**Extract:**
Vizibl: The Future of Supplier Relationship Management (SRM)

3 min
How Vizibl is pioneering the future of SRM with more open and collaborative relationships between procurement organisations and their suppliers

Even the best procurement team on the planet can only derive so much value from their suppliers by tinkering with spreadsheets or negotiating another half-percent-per-unit from a regular bulk-buy. 

The value of relationships count in today’s fast-paced and disrupted business environment, where partnerships, future efficiencies and risk mitigation are just as vital a measure of an organisation’s maturing procurement organisation as overhead reduction.  

A recent McKinsey survey into 100 large organisations found that the more cooperative an organisation, the more financially competitive it could become. "Companies with advanced supplier-collaboration capabilities tend to outperform their peers,” it found, but also admitted that this value is not a simple thing to access. 

Visibl is a company built from the ground up with the philosophy of ‘delivering mutual value' in mind. Its digital procurement platform is designed to place collaboration at the centre of supplier relationships. Greater transparency for all stakeholders not only simplifies and quantifies contractual obligations, but also provides opportunities to discover and align on common goals and business objectives.

How does Vizibl’s platform work? 

Vizibl’s supplier relationship management platform feeds off data. By leveraging data from existing enterprise applications such as ERP, P2P, risk management, or project management systems, all stakeholders can share a central source of truth. The result is greater transparency, visibility and accountability on both sides of a contract. The platform is divided into several focus areas: 

  • Vizibl Relationships: This system helps organisations move beyond transactional interactions with their suppliers, instead building trust and applying a governance framework that is both scalable and consistent to better support core business objectives. 
  • Vizibl Workspace: Operating in one virtual workspace removes friction in collaborative endeavours and aligned initiatives. Vizibl Workspace enables partners to drive goals together, whether improved cost-savings, ESG commitments, new product launches or boosting operational efficiency. 
  • Vizibl Reporting: Measuring results is critical in achieving business objectives, forward planning and risk management. This system helps business leaders leverage actionable data to quantify and drive initiatives, support and mange supplier performance, and understand true ROI. 

Key Vizibl customers: Heineken, Vodafone, Astellas 

“Gartner lists supplier collaboration as supply chain leaders’ number one focus to solve for agility and resilience”

Speaking to earlier this year in June, Mark Perera, CEO and co-founder of Vizibl said: “We work with companies across multiple industries, but regardless of sector, we really see agility and resilience as overarching topic areas in the supply chain. From a resilience perspective, that’s both in terms of operational resilience, but also strategic resilience; we see organisations looking at implementing the desired levels of flexibility and the ability to change with demand, as they look towards the future of their company.”

“Gartner lists supplier collaboration as supply chain leaders’ number one focus to solve for agility and resilience,” he added. “The mindset and process change to switch to a supplier collaboration model will be a challenge for organisations that are falling behind.”

**Available data:**
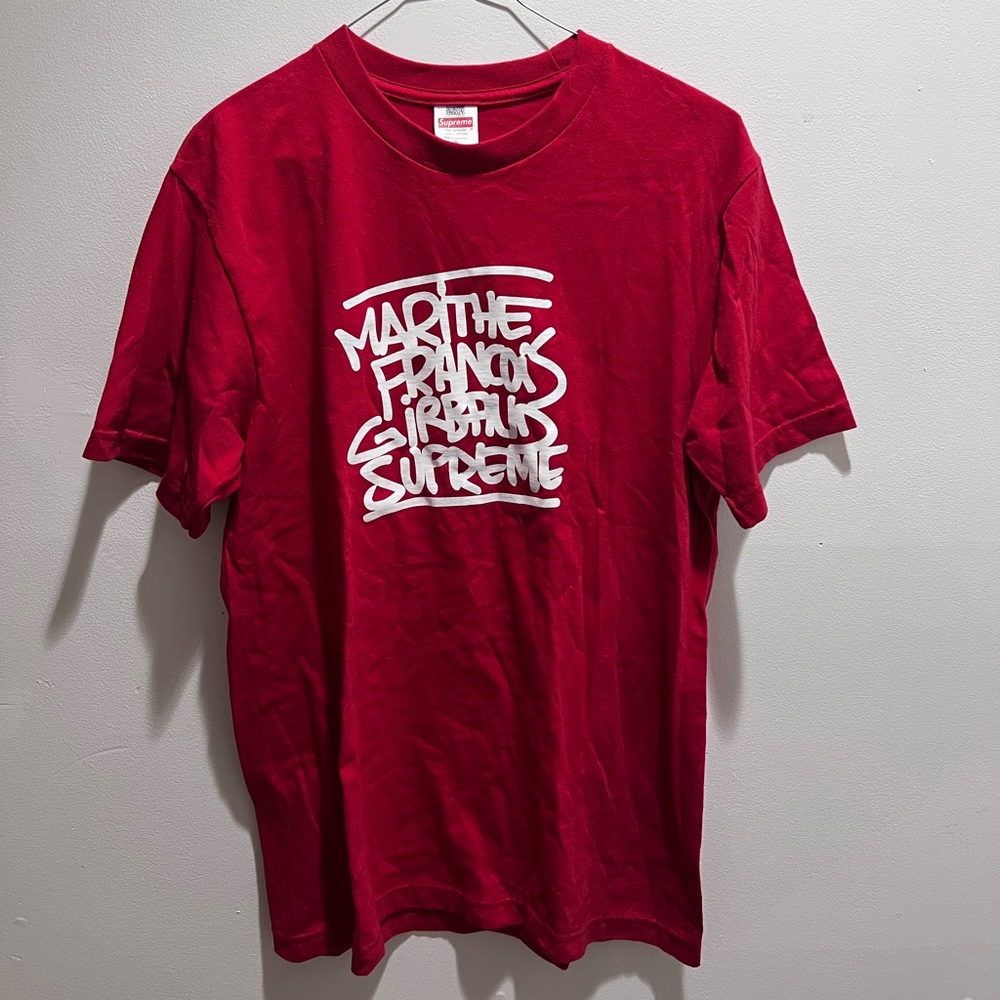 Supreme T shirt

==

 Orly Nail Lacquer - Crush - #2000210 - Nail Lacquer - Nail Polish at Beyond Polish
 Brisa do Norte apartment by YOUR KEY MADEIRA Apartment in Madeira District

**Work order A:** In the article on Vizibl, rewrite the paragraph beginning "Vizibl's supplier relationship management platform feeds off data" as a bulleted list that keeps its main facts.
**Work order B:** According to the article on Vizibl, what positions does Mark Perera hold at the company?
**Work order C:** List every enterprise application the article on Vizibl names as a source of the data the platform uses.

**Answer A:**
- Vizibl's supplier relationship management platform relies on data.
- It draws on data from existing enterprise applications such as ERP, P2P, risk management and project management systems.
- This gives all stakeholders a shared central source of truth.
- Both sides of a contract gain greater transparency, visibility and accountability.
- The platform is divided into several focus areas.

**Answer B:** He is CEO and co-founder of Vizibl.

**Answer C:**
- ERP
- P2P
- Risk management systems
- Project management systems